Normalization and group-averaging of count connectivity matrices from QSIRecon (mrtrix_multishell_msmt_ACT-fast)

JohannesWiesner · October 27, 2025, 10:55am

Summary of what happened:

I used qsirecon 1.1.2.dev0+gfa8673957.d20250819 and the mrtrix_multishell_msmt_ACT-fast workflow to compute adjacency matrices for my subjects. Everything worked fine, but now I need to compute a group average adjacency matrix. For this it is necessary to normalize the matrices in such a way that I get rid of absolute differences between subjects (e.g. in term of total fiber counts, etc).
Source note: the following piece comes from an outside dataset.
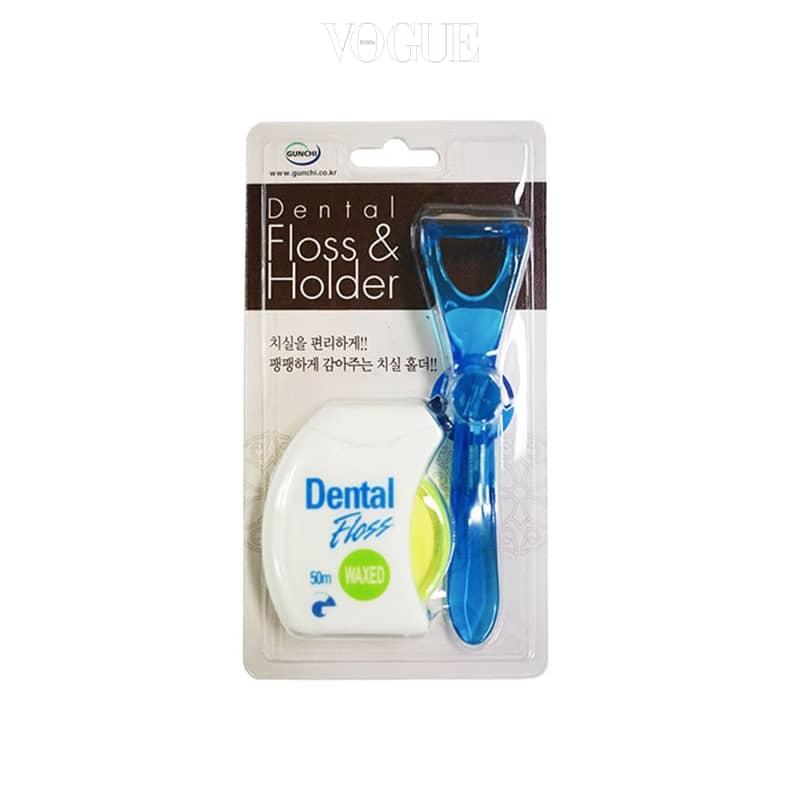 치실을 걸어 쓰는 Y자형 홀더가 세트로 구성되어 있어 위생적이며, 필요에 따라 다양하게 쓸 수 있어 편리해요. 50m, 3천원대.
For the connectivity measure, I decided to stick with sift_radius2_count_connectivity for now, as both the radius and sift corrections seem reasonable to me (However, I am not bound by this metric, I could also choose another one if this helps with my issue)

For now I only set the diagonal to 0 (to exclude self-connections, which is needed for the downstream analysis). Then I plotted the matrices using nilearn.plotting.plot_matrix.

Problem: Currently it seems that the matrices are heavily biased towards within-subcortical and/or within-cerebellar connectivity.

I wonder:

1.) If and how I could process the matrices in such a way that they are more “balanced” (within subject)
2.) How should I then should compute the group-average matrix (might or might not be related to 1., so can be ignored if 2. does not depend on 1.)

This might be related to this thread?

Command used (and if a helper script was used, a link to the helper script or the command generated):

I only set --recon-spec mrtrix_multishell_msmt_ACT-fast (otherwise just defaults)

Version:

qsirecon 1.1.2.dev0+gfa8673957.d20250819

Screenshots / relevant information:

This is how the connectivity matrix for one subject currently looks like. Note:

It does not matter which connectivity measure I take (the matrix will more or less look the same). So I get a similarily looking matrix with:

sift_radius2_count_connectivity
radius2_count_connectivity
sift_invnodevol_radius2_count_connectivity

However, the matrix for radius2_meanlength_connectivity looks much “better”:

Steven · October 27, 2025, 12:42pm

Hi @JohannesWiesner,

Mu should now be output by current versions of qsirecon for you to use. You can simply multiply your subject matrix by this coefficient after the fact. Also, HSVS recon specs are favored over FAST.

Best,
Steven

JohannesWiesner · October 27, 2025, 2:47pm

Mu should now be output by current versions of qsirecon for you to use. You can simply multiply your subject matrix by this coefficient after the fact.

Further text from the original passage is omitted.